RECORDS FOR THIS TASK:
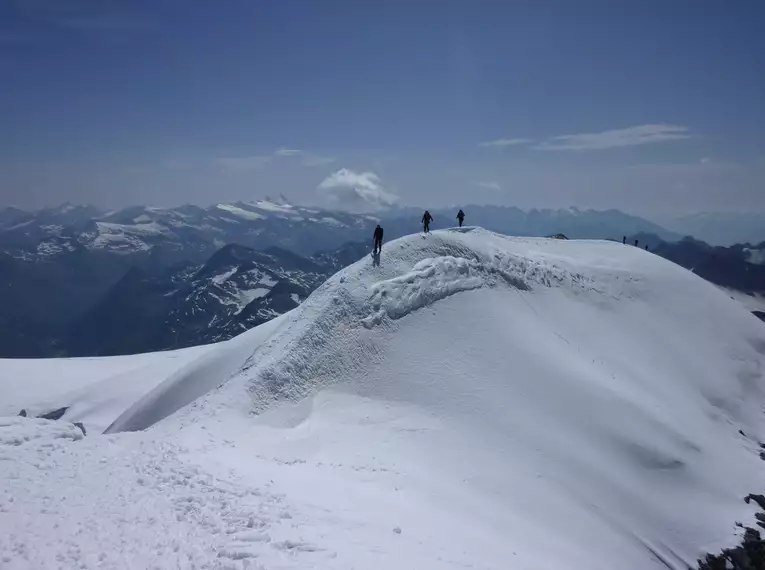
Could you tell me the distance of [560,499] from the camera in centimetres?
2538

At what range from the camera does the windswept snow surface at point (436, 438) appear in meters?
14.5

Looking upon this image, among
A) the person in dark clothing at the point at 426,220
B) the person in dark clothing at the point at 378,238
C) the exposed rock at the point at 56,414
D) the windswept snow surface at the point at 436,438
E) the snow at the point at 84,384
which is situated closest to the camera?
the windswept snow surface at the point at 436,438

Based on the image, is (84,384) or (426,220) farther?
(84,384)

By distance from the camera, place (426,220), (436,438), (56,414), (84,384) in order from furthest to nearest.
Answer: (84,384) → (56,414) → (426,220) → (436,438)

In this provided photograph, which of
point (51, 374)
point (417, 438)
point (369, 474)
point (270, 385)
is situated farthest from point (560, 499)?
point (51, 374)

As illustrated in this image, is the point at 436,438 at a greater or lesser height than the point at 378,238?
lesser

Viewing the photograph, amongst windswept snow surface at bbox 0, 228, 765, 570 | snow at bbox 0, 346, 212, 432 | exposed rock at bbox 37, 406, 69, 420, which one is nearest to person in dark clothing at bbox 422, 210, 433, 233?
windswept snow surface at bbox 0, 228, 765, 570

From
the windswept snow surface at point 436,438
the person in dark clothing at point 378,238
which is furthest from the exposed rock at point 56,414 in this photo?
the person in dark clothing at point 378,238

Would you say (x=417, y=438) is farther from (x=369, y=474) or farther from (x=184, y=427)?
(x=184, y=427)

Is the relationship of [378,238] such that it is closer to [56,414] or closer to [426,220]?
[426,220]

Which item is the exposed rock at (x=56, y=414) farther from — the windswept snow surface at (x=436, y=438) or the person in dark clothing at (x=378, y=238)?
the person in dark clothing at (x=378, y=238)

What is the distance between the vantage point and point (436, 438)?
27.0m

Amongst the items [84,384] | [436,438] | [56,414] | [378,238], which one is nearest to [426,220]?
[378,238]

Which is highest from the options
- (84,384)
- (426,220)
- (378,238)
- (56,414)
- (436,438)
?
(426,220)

PROBLEM STATEMENT: Repeat the lines from the one containing "Is the relationship" through the end of the listing, exactly and without any other lines; both ends are included.

WRITTEN SOLUTION:
Is the relationship of [378,238] such that it is closer to [56,414] or closer to [426,220]?
[426,220]

Which item is the exposed rock at (x=56, y=414) farther from — the windswept snow surface at (x=436, y=438) or the person in dark clothing at (x=378, y=238)?
the person in dark clothing at (x=378, y=238)

What is the distance between the vantage point and point (436, 438)?
27.0m

Amongst the items [84,384] | [436,438] | [56,414] | [378,238], which one is nearest to [426,220]?
[378,238]

Which is highest from the options
- (84,384)
- (426,220)
- (378,238)
- (56,414)
- (436,438)
?
(426,220)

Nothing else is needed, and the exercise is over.